• **Data extract**:
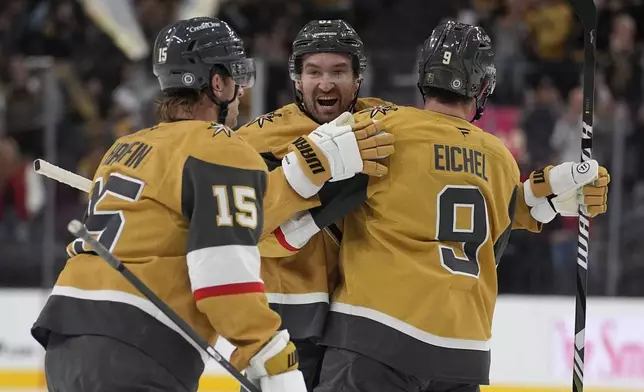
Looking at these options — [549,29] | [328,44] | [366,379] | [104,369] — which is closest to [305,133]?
[328,44]

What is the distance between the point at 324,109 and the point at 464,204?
0.62 metres

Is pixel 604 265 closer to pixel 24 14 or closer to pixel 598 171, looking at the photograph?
pixel 598 171

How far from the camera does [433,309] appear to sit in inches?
103

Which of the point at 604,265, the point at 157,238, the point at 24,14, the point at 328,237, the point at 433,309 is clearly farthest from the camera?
the point at 24,14

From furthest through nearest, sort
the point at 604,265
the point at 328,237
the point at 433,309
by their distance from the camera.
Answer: the point at 604,265 < the point at 328,237 < the point at 433,309

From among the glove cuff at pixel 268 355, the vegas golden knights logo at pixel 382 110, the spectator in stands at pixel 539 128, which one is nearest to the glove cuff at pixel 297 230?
the vegas golden knights logo at pixel 382 110

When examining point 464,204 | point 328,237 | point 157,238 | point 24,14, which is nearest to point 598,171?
point 464,204

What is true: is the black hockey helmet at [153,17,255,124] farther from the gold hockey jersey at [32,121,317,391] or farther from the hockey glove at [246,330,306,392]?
the hockey glove at [246,330,306,392]

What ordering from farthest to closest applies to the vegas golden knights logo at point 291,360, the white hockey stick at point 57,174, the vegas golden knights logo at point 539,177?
the vegas golden knights logo at point 539,177 < the white hockey stick at point 57,174 < the vegas golden knights logo at point 291,360

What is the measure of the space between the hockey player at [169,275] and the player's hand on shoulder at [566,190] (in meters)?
0.99

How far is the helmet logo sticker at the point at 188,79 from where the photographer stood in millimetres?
2400

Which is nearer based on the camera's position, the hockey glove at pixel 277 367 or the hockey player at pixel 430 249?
the hockey glove at pixel 277 367

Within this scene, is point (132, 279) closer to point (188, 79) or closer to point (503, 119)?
point (188, 79)

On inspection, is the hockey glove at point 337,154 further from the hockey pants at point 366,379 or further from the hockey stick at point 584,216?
the hockey stick at point 584,216
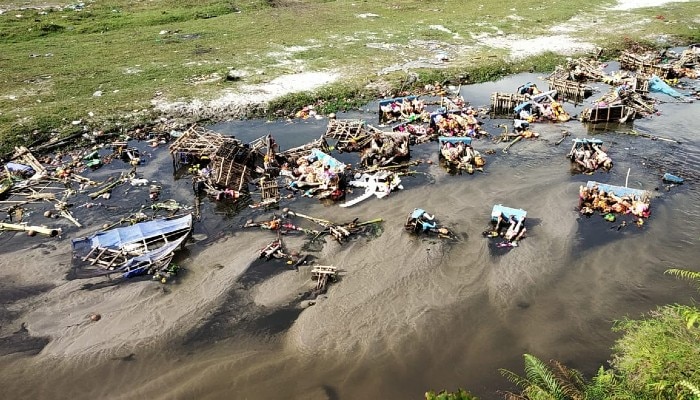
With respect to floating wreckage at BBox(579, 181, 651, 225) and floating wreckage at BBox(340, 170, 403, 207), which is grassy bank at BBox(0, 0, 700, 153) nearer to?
floating wreckage at BBox(340, 170, 403, 207)

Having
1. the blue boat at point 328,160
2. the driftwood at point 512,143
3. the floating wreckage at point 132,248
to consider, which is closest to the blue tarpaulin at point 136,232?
the floating wreckage at point 132,248

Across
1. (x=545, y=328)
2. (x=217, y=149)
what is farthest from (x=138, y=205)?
(x=545, y=328)

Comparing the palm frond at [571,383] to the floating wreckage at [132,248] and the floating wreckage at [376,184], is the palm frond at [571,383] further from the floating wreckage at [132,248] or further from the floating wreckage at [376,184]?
the floating wreckage at [132,248]

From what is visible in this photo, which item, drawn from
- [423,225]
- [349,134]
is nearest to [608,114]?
[349,134]

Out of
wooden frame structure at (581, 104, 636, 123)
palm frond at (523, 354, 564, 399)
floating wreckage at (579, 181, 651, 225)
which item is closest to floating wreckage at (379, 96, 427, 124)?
wooden frame structure at (581, 104, 636, 123)

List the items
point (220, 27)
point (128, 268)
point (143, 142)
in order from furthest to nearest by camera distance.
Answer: point (220, 27)
point (143, 142)
point (128, 268)

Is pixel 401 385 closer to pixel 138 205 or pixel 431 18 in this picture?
pixel 138 205

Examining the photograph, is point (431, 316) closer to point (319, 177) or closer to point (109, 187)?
A: point (319, 177)
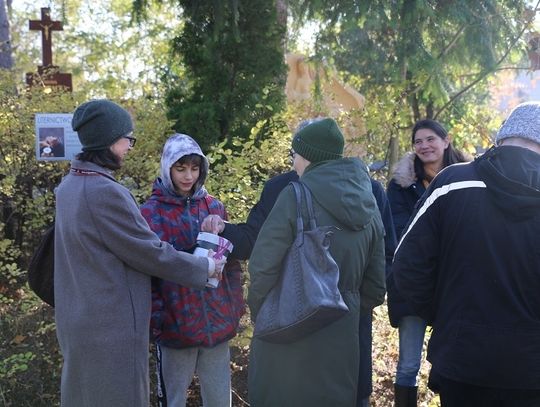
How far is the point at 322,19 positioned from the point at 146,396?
516cm

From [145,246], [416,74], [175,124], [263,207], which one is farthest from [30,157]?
[416,74]

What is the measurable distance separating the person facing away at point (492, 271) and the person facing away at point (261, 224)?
547mm

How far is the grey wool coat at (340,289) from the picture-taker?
113 inches

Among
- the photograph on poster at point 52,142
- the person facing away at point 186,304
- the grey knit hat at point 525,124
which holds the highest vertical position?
the photograph on poster at point 52,142

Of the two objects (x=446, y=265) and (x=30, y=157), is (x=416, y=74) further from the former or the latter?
(x=446, y=265)

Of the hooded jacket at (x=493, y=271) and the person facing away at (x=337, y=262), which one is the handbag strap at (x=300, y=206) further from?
the hooded jacket at (x=493, y=271)

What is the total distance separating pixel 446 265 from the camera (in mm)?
2758

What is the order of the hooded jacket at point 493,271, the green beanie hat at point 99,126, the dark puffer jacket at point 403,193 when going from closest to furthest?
the hooded jacket at point 493,271
the green beanie hat at point 99,126
the dark puffer jacket at point 403,193

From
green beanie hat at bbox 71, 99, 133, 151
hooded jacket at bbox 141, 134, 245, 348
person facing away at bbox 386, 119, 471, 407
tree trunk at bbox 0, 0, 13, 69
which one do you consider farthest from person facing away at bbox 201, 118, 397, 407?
tree trunk at bbox 0, 0, 13, 69

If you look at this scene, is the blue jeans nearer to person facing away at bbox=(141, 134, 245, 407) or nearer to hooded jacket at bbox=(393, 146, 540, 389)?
person facing away at bbox=(141, 134, 245, 407)

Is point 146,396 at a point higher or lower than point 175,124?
lower

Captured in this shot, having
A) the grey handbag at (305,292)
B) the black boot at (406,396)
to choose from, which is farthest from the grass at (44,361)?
the grey handbag at (305,292)

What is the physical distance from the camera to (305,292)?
2.78 m

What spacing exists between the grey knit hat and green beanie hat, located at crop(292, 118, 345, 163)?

• **Given problem**: Can you set out every line of the material above as a JSON list of strings, one string per line, with blank lines dropped and the pictures left out?

• **Answer below**:
[
  "Looking at these options — [549,29] | [328,44] | [366,379] | [104,369] — which is closest to [305,133]?",
  "[328,44]",
  "What is the distance between the point at 324,109 and the point at 464,204?",
  "0.62 metres",
  "Is pixel 604 265 closer to pixel 24 14 or closer to pixel 598 171, looking at the photograph?",
  "pixel 598 171",
  "How far from the camera does [433,309] appear to sit in inches?",
  "103",
  "Which of the point at 604,265, the point at 157,238, the point at 24,14, the point at 328,237, the point at 433,309 is clearly farthest from the camera?",
  "the point at 24,14",
  "From furthest through nearest, sort",
  "the point at 604,265",
  "the point at 328,237",
  "the point at 433,309",
  "by their distance from the camera.",
  "Answer: the point at 604,265 < the point at 328,237 < the point at 433,309",
  "From among the glove cuff at pixel 268 355, the vegas golden knights logo at pixel 382 110, the spectator in stands at pixel 539 128, which one is nearest to the glove cuff at pixel 297 230?",
  "the vegas golden knights logo at pixel 382 110",
  "When examining point 464,204 | point 328,237 | point 157,238 | point 24,14, which is nearest to point 598,171?",
  "point 464,204",
  "What is true: is the black hockey helmet at [153,17,255,124] farther from the gold hockey jersey at [32,121,317,391] or farther from the hockey glove at [246,330,306,392]?",
  "the hockey glove at [246,330,306,392]",
  "What ordering from farthest to closest applies to the vegas golden knights logo at point 291,360, the white hockey stick at point 57,174, the vegas golden knights logo at point 539,177?",
  "the vegas golden knights logo at point 539,177 < the white hockey stick at point 57,174 < the vegas golden knights logo at point 291,360",
  "What is the measure of the space between the hockey player at [169,275] and the player's hand on shoulder at [566,190] (in meters)?",
  "0.99",
  "How far is the helmet logo sticker at the point at 188,79 from where the photographer stood in millimetres?",
  "2400",
  "Which is nearer based on the camera's position, the hockey glove at pixel 277 367 or the hockey player at pixel 430 249?",
  "the hockey glove at pixel 277 367",
  "Within this scene, is point (132, 279) closer to point (188, 79) or closer to point (503, 119)?",
  "point (188, 79)",
  "On inspection, is the hockey glove at point 337,154 further from the hockey pants at point 366,379 or further from the hockey stick at point 584,216?",
  "the hockey stick at point 584,216",
  "With respect to floating wreckage at BBox(579, 181, 651, 225) and floating wreckage at BBox(340, 170, 403, 207), which is grassy bank at BBox(0, 0, 700, 153) nearer to?",
  "floating wreckage at BBox(340, 170, 403, 207)",
  "Having",
  "1. the blue boat at point 328,160",
  "2. the driftwood at point 512,143",
  "3. the floating wreckage at point 132,248",
  "to consider, which is closest to the blue tarpaulin at point 136,232?",
  "the floating wreckage at point 132,248",
  "Across",
  "1. (x=545, y=328)",
  "2. (x=217, y=149)",
  "what is farthest from (x=138, y=205)?",
  "(x=545, y=328)",
  "Comparing the palm frond at [571,383] to the floating wreckage at [132,248] and the floating wreckage at [376,184], is the palm frond at [571,383] further from the floating wreckage at [132,248] or further from the floating wreckage at [376,184]?",
  "the floating wreckage at [132,248]",
  "From what is visible in this photo, which item, drawn from",
  "- [423,225]",
  "- [349,134]",
  "is nearest to [608,114]?",
  "[349,134]",
  "Out of",
  "wooden frame structure at (581, 104, 636, 123)",
  "palm frond at (523, 354, 564, 399)",
  "floating wreckage at (579, 181, 651, 225)",
  "which item is closest to floating wreckage at (379, 96, 427, 124)?",
  "wooden frame structure at (581, 104, 636, 123)",
  "List the items",
  "point (220, 27)",
  "point (128, 268)",
  "point (143, 142)",
  "in order from furthest to nearest by camera distance.",
  "Answer: point (220, 27)",
  "point (143, 142)",
  "point (128, 268)",
  "Is pixel 401 385 closer to pixel 138 205 or pixel 431 18 in this picture?",
  "pixel 138 205",
  "Examining the photograph, is point (431, 316) closer to point (319, 177) or closer to point (109, 187)?",
  "A: point (319, 177)",
  "How far is the point at 322,19 positioned from the point at 146,396?",
  "516cm",
  "From [145,246], [416,74], [175,124], [263,207], which one is farthest from [30,157]?",
  "[416,74]",
  "What is the measurable distance separating the person facing away at point (492, 271) and the person facing away at point (261, 224)?",
  "547mm",
  "How far is the grey wool coat at (340,289) from the picture-taker?",
  "113 inches",
  "Among",
  "- the photograph on poster at point 52,142",
  "- the person facing away at point 186,304",
  "- the grey knit hat at point 525,124",
  "which holds the highest vertical position?",
  "the photograph on poster at point 52,142",
  "Of the two objects (x=446, y=265) and (x=30, y=157), is (x=416, y=74) further from the former or the latter?",
  "(x=446, y=265)",
  "Of the hooded jacket at (x=493, y=271) and the person facing away at (x=337, y=262), which one is the handbag strap at (x=300, y=206) further from?",
  "the hooded jacket at (x=493, y=271)",
  "What is the total distance separating pixel 446 265 from the camera (in mm)?",
  "2758",
  "What is the order of the hooded jacket at point 493,271, the green beanie hat at point 99,126, the dark puffer jacket at point 403,193 when going from closest to furthest?",
  "the hooded jacket at point 493,271",
  "the green beanie hat at point 99,126",
  "the dark puffer jacket at point 403,193",
  "From",
  "green beanie hat at bbox 71, 99, 133, 151",
  "hooded jacket at bbox 141, 134, 245, 348",
  "person facing away at bbox 386, 119, 471, 407",
  "tree trunk at bbox 0, 0, 13, 69",
  "which one do you consider farthest from person facing away at bbox 201, 118, 397, 407?",
  "tree trunk at bbox 0, 0, 13, 69",
  "If you look at this scene, is the blue jeans nearer to person facing away at bbox=(141, 134, 245, 407) or nearer to hooded jacket at bbox=(393, 146, 540, 389)?",
  "person facing away at bbox=(141, 134, 245, 407)",
  "Is point 146,396 at a point higher or lower than point 175,124?",
  "lower",
  "Captured in this shot, having",
  "A) the grey handbag at (305,292)",
  "B) the black boot at (406,396)",
  "to choose from, which is farthest from the grass at (44,361)?",
  "the grey handbag at (305,292)",
  "What is the physical distance from the camera to (305,292)?",
  "2.78 m",
  "What spacing exists between the grey knit hat and green beanie hat, located at crop(292, 118, 345, 163)?"
]